Copy word for word everything in the entries below, from the line containing "What is the shortest" down to the end of the entries.

(Image-based spatial reasoning data)
★ ★ ★ ★

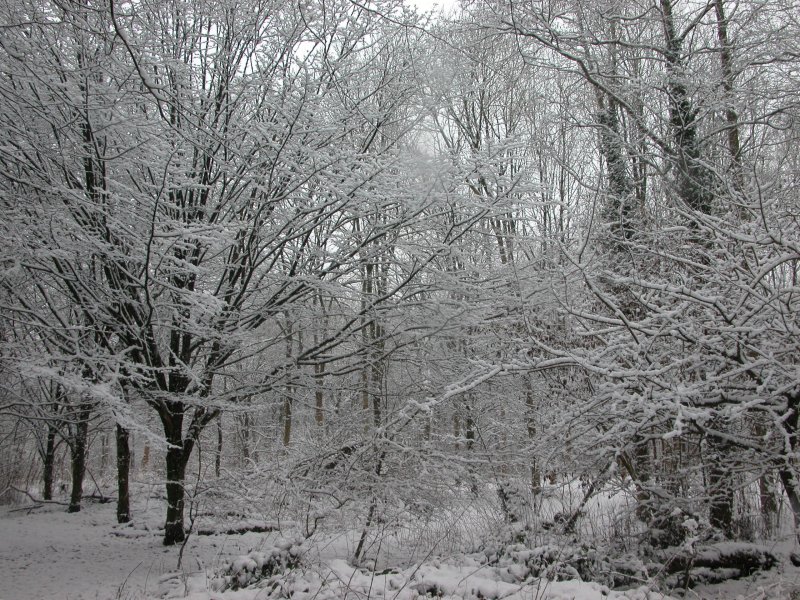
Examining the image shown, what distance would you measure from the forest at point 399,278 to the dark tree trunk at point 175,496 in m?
0.04

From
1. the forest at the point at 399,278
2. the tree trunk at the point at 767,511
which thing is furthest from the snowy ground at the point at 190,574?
the tree trunk at the point at 767,511

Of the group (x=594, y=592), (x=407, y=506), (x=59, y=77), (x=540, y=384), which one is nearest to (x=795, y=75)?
(x=540, y=384)

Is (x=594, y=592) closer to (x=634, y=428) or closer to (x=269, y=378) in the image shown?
(x=634, y=428)

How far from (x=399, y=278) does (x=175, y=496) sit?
403cm

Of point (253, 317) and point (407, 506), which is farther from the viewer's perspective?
point (253, 317)

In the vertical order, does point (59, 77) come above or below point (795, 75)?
below

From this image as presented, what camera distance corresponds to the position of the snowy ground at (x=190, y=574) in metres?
3.98

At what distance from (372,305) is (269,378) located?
151 centimetres

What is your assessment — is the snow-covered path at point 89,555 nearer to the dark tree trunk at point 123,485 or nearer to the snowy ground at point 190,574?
the snowy ground at point 190,574

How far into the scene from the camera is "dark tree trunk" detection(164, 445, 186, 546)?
643cm

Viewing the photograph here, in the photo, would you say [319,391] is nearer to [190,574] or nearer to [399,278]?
[399,278]

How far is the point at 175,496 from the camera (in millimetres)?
6793

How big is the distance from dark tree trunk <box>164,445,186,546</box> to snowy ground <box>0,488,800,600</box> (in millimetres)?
228

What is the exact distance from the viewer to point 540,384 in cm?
683
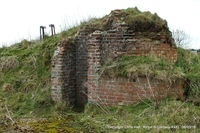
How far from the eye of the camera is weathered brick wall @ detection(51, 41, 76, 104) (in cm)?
624

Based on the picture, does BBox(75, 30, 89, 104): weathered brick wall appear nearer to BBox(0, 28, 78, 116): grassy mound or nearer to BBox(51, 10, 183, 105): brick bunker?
BBox(51, 10, 183, 105): brick bunker

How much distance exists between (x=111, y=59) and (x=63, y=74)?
1634 mm

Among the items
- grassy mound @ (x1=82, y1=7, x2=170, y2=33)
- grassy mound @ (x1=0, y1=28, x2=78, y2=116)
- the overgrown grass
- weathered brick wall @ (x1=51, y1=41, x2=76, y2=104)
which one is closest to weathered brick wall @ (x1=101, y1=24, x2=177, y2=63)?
grassy mound @ (x1=82, y1=7, x2=170, y2=33)

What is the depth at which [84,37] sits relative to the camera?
631 centimetres

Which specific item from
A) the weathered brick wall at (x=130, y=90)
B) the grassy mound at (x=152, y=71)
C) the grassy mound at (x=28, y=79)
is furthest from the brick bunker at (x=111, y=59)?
the grassy mound at (x=28, y=79)

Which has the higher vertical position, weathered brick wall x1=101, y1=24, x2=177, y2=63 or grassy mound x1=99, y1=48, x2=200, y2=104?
weathered brick wall x1=101, y1=24, x2=177, y2=63

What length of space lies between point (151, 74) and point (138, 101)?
0.68m

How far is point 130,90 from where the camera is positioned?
16.3 ft

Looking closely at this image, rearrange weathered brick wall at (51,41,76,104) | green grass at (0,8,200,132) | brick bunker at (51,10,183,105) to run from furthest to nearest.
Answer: weathered brick wall at (51,41,76,104) < brick bunker at (51,10,183,105) < green grass at (0,8,200,132)

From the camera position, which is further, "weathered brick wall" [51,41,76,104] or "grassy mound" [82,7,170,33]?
"weathered brick wall" [51,41,76,104]

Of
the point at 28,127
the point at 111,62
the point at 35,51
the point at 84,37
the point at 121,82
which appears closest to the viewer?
the point at 28,127

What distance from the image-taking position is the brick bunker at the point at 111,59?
488 cm

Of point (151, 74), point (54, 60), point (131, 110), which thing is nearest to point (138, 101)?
point (131, 110)

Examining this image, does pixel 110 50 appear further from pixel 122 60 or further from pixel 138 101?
pixel 138 101
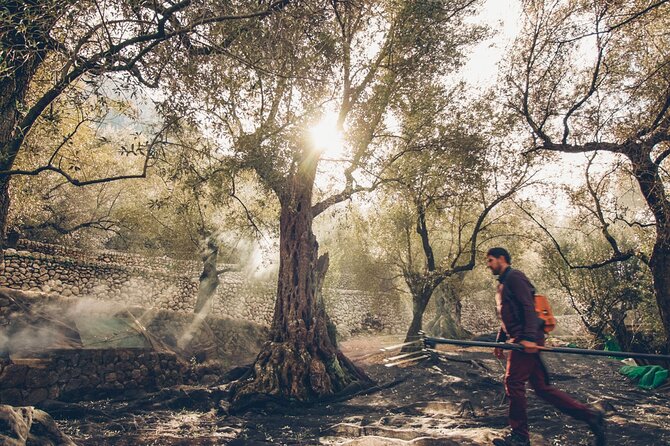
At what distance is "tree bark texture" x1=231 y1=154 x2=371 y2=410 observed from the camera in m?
10.5

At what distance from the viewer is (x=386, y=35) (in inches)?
489

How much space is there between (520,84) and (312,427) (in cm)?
1401

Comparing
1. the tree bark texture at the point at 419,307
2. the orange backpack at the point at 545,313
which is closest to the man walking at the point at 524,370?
the orange backpack at the point at 545,313

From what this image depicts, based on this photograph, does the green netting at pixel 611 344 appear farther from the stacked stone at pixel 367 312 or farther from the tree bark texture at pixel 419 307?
the stacked stone at pixel 367 312

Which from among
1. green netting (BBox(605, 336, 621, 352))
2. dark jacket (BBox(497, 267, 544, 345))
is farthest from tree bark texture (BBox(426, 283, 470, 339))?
dark jacket (BBox(497, 267, 544, 345))

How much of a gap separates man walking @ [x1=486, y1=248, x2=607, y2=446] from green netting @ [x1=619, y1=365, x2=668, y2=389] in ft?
26.6

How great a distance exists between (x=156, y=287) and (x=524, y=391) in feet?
85.5

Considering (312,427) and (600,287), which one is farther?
(600,287)

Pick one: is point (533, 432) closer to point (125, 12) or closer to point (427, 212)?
point (125, 12)

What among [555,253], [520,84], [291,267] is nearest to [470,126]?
[520,84]

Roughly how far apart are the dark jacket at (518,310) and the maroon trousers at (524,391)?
1.06 ft

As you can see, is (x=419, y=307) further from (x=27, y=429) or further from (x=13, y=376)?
(x=27, y=429)

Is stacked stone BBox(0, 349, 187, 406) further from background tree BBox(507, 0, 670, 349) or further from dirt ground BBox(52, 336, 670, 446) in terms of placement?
background tree BBox(507, 0, 670, 349)

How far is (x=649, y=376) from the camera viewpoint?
1188 cm
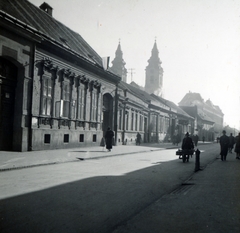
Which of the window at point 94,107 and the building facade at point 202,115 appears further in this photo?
the building facade at point 202,115

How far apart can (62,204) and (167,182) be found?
13.4 feet

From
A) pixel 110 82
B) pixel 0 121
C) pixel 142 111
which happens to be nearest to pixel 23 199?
pixel 0 121

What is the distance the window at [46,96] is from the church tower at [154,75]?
73.6 metres

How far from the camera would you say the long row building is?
16.3 metres

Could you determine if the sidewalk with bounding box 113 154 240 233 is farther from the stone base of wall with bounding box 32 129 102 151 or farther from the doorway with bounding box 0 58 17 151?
the stone base of wall with bounding box 32 129 102 151

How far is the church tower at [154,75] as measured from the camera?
90.9 meters

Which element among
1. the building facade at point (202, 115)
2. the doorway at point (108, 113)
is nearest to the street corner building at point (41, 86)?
the doorway at point (108, 113)

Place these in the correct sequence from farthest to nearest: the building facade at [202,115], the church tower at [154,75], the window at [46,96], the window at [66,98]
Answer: the church tower at [154,75] < the building facade at [202,115] < the window at [66,98] < the window at [46,96]

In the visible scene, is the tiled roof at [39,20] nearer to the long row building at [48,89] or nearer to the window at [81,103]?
the long row building at [48,89]

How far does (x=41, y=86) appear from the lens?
18.3m

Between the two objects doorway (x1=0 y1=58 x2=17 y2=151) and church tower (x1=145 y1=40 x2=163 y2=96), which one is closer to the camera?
doorway (x1=0 y1=58 x2=17 y2=151)

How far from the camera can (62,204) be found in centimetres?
538

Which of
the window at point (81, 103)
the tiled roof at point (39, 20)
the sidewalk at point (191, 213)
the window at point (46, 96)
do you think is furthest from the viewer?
the window at point (81, 103)

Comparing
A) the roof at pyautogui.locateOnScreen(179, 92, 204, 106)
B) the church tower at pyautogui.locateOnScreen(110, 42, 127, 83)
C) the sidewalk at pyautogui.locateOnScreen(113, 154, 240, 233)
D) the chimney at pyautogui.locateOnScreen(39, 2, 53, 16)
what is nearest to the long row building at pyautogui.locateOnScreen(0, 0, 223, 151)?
the chimney at pyautogui.locateOnScreen(39, 2, 53, 16)
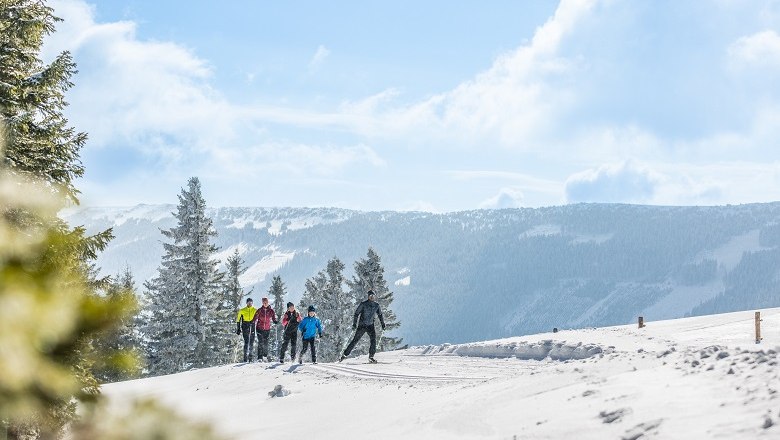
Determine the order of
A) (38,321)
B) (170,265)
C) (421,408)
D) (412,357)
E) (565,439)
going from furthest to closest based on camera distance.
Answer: (170,265) < (412,357) < (421,408) < (565,439) < (38,321)

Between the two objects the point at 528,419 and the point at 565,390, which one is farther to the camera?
the point at 565,390

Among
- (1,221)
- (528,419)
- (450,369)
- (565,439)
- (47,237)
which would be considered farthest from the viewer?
(450,369)

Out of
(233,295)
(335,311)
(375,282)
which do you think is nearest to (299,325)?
(375,282)

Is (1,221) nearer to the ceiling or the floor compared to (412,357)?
nearer to the ceiling

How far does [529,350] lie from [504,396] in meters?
13.5

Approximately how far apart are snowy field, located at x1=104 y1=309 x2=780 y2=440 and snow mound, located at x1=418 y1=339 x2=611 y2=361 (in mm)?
132

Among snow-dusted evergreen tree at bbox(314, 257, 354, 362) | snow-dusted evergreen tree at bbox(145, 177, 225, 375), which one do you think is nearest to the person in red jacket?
snow-dusted evergreen tree at bbox(145, 177, 225, 375)

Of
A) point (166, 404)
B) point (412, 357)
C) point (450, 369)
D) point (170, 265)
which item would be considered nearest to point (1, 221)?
point (166, 404)

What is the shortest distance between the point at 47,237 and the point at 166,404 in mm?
420

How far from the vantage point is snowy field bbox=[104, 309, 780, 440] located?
778 centimetres

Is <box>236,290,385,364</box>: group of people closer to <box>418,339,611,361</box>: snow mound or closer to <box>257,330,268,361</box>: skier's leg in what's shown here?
<box>257,330,268,361</box>: skier's leg

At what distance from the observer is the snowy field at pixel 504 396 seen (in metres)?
7.78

★ ★ ★ ★

PROBLEM SOLUTION
What is the shortest distance between the point at 47,237 and the point at 166,404 in mm?
420

How far from the vantage point is snowy field bbox=[104, 309, 780, 440] located?
778 centimetres

Is <box>236,290,385,364</box>: group of people closer to <box>418,339,611,361</box>: snow mound or closer to <box>257,330,268,361</box>: skier's leg in what's shown here?
<box>257,330,268,361</box>: skier's leg

At what distance from the observer is the snowy field at pixel 504 396 seen (in metres)?
7.78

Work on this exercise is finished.